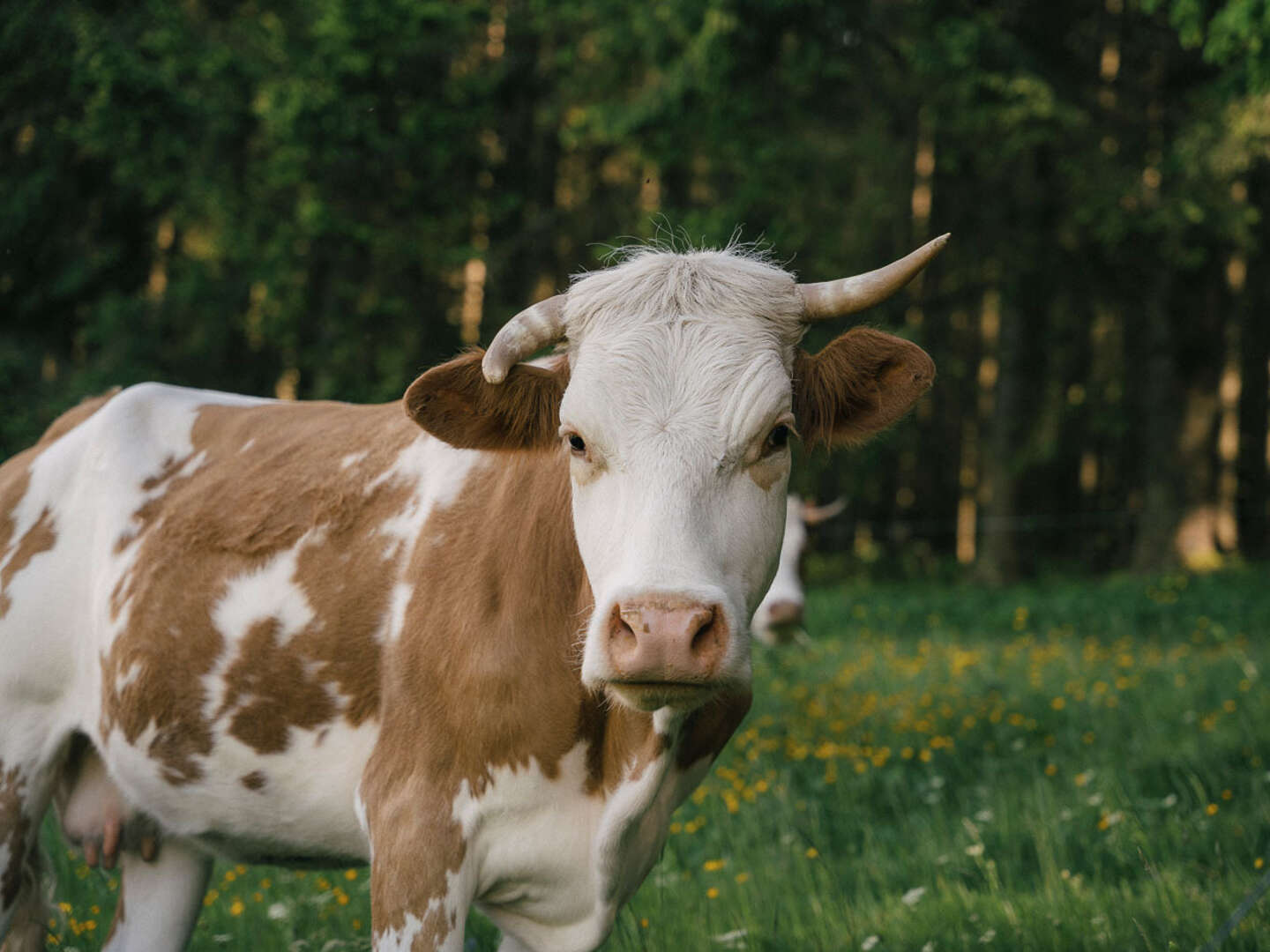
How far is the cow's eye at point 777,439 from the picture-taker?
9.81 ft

....

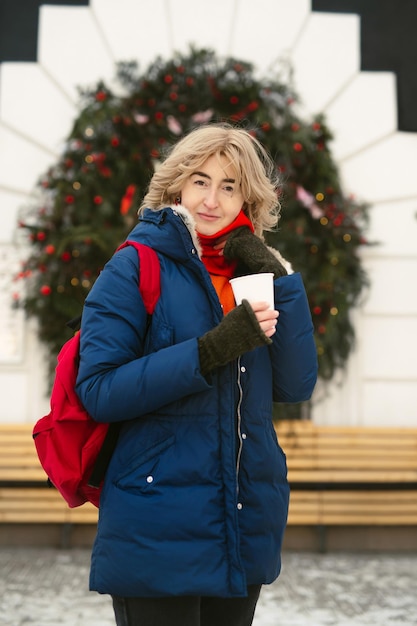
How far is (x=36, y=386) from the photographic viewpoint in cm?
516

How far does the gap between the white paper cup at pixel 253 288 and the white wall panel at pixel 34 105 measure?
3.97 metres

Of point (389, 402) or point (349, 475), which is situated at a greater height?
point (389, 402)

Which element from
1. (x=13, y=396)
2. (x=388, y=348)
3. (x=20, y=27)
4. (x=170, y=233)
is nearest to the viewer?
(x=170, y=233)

....

PROBLEM → Pick out every line in the listing above that contains the word "from", and copy each of those lines.

RESPONSE TO THIS TASK →
How far is the cow's eye at point 777,439 from the picture-taker?
How far is (x=36, y=386) from the photographic viewpoint in cm?
Which element from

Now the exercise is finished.